Using only Lagrange’s Remainder Theorem (and no references to Abel’s Theorem) prove $1 − 1/2 +1/3 − 1/4 +1/5 − 1/6 + ··· = \ln(2)$.
As I understand, the Lagrange Theorem states, that if the remainder $f^{(n+1)}(c)x^{n+1}/(n+1)!$ converge than the series converge uniformly.
How can I use it here? What is $x$ in this case? I have that $f(x) = \ln(x)$ and at $x=2$ it converges, is it right?
Look at the Taylor polynomial of $f(x) = \ln x$ at $a = 1$ with the Lagrange form of the remainder.

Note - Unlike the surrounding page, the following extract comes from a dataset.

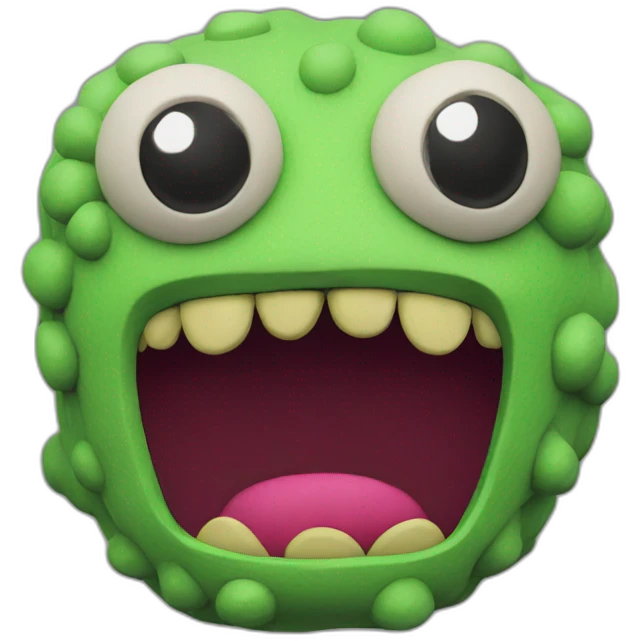 Plasticine Monsters emoji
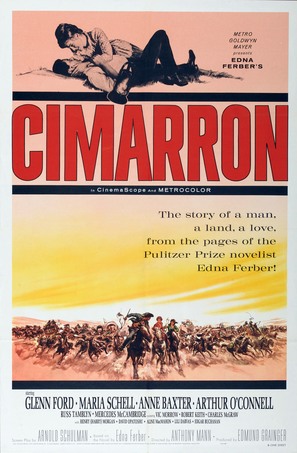 Cimarron - Movie Poster (thumbnail)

Since $f$ is infinitely differentiable on $(0,\infty)$, for any $n \ge 1$ and for any $x >0$ you have
$$f(x) = \sum_{k=0}^n \frac{f^{(k)}(1)}{k!}(x-1)^k + \frac{f^{n+1}(\xi_n)}{(n+1)!} (x-1)^{n+1}$$ for some $\xi_n$in between $1$ and $x$. Since $f(1) = 0$ and $$f^{(k)}(x) = (-1)^{k-1} \frac{(k-1)!}{x^k}$$ for all $x > 0$ you can evaluate the above expression becomes $$\ln x = \sum_{k=1}^n\frac{(-1)^k}{k} (x-1)^k + \frac{(-1)^n}{(n+1) \xi_n^{n+1}}(x-1)^{n+1}.$$
If $x=2$ then $\xi_n \ge 1$ so that $$ \left| \ln x - \sum_{k=1}^n\frac{(-1)^k}{k} (x-1)^k \right| \le \frac{1}{n+1}.$$ Now take $n \to \infty$.